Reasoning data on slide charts

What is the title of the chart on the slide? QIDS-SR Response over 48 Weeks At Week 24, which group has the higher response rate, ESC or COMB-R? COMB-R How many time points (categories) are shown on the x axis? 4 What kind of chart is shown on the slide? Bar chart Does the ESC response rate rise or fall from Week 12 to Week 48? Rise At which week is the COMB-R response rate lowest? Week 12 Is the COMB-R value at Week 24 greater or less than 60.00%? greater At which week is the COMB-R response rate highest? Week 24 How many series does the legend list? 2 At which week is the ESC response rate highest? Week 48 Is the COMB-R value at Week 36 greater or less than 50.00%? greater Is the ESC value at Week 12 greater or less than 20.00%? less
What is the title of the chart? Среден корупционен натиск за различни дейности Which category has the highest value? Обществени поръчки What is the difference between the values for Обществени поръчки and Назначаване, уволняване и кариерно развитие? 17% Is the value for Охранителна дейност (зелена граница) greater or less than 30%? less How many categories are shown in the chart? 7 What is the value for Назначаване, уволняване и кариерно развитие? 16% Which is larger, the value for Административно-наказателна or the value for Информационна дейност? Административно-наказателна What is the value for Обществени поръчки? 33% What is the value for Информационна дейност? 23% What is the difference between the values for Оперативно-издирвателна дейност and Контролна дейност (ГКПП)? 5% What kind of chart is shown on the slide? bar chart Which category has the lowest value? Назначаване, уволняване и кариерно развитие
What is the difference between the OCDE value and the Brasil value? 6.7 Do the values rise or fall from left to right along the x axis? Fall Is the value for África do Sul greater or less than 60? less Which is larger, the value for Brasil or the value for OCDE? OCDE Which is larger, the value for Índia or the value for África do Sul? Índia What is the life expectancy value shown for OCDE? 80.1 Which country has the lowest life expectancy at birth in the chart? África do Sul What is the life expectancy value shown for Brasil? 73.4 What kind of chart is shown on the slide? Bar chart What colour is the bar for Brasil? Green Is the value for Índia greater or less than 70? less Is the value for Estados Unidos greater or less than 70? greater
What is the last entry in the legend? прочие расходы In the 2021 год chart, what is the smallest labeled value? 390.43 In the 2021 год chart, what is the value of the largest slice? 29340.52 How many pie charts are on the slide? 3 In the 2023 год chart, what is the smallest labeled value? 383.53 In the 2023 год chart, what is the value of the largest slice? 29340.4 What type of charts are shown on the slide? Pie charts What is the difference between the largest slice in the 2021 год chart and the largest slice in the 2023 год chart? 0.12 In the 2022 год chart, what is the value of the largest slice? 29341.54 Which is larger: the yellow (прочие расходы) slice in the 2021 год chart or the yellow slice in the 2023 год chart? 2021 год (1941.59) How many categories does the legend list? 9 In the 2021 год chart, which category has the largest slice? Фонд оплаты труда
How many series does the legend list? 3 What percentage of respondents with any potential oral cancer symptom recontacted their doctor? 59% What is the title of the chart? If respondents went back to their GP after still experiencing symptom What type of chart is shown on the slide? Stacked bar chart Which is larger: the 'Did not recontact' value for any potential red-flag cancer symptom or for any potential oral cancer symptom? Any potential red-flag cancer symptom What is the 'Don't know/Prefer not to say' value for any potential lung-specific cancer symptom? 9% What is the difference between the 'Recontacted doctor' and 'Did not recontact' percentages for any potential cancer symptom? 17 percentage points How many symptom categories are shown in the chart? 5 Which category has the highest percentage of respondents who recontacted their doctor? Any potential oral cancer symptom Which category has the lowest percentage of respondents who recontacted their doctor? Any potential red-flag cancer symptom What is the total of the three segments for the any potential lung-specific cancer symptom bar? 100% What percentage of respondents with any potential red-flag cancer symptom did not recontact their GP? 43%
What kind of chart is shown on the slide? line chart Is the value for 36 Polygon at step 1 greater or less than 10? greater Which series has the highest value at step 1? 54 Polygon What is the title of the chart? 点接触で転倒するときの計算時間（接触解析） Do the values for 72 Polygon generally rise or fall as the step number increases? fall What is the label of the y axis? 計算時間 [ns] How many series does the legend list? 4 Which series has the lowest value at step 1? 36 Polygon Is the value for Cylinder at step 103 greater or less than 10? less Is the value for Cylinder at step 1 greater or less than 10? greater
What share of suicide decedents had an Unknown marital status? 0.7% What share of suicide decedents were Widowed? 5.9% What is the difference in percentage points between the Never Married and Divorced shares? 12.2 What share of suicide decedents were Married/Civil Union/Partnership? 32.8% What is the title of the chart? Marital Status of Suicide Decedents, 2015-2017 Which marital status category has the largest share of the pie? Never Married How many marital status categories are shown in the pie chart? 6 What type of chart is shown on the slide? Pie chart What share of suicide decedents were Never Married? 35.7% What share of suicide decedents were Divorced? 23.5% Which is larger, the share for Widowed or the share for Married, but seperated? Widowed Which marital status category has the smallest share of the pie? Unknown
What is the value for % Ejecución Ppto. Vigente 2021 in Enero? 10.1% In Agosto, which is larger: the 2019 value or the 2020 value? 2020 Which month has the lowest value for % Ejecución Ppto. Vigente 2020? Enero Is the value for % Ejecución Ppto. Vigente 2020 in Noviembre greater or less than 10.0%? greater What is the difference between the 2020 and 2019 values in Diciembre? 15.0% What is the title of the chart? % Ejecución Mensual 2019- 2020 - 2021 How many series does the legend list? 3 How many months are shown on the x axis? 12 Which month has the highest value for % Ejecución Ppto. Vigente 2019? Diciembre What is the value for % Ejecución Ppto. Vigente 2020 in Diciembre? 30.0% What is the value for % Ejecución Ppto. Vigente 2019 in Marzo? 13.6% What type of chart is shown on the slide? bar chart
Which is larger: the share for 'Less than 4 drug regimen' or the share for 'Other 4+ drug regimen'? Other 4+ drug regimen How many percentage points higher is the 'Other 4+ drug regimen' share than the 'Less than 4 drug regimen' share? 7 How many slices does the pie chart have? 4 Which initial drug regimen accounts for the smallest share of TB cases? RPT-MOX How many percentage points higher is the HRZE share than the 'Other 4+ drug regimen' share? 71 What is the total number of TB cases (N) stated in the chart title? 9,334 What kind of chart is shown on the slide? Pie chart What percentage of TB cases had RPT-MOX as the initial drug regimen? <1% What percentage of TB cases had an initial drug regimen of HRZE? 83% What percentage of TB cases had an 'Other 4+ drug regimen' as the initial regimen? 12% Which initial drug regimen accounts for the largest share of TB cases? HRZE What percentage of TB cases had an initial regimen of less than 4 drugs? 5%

## What you should do
Copy the material word for word, from its first line through the line that contains "What is the title of the chart? Среден".

## Response for this exercise
What is the title of the chart on the slide? QIDS-SR Response over 48 Weeks At Week 24, which group has the higher response rate, ESC or COMB-R? COMB-R How many time points (categories) are shown on the x axis? 4 What kind of chart is shown on the slide? Bar chart Does the ESC response rate rise or fall from Week 12 to Week 48? Rise At which week is the COMB-R response rate lowest? Week 12 Is the COMB-R value at Week 24 greater or less than 60.00%? greater At which week is the COMB-R response rate highest? Week 24 How many series does the legend list? 2 At which week is the ESC response rate highest? Week 48 Is the COMB-R value at Week 36 greater or less than 50.00%? greater Is the ESC value at Week 12 greater or less than 20.00%? less
What is the title of the chart? Среден корупционен натиск за различни дейности Which category has the highest value? Обществени поръчки What is the difference between the values for Обществени поръчки and Назначаване, уволняване и кариерно развитие? 17% Is the value for Охранителна дейност (зелена граница) greater or less than 30%? less How many categories are shown in the chart? 7 What is the value for Назначаване, уволняване и кариерно развитие? 16% Which is larger, the value for Административно-наказателна or the value for Информационна дейност? Административно-наказателна What is the value for Обществени поръчки? 33% What is the value for Информационна дейност? 23% What is the difference between the values for Оперативно-издирвателна дейност and Контролна дейност (ГКПП)? 5% What kind of chart is shown on the slide? bar chart Which category has the lowest value? Назначаване, уволняване и кариерно развитие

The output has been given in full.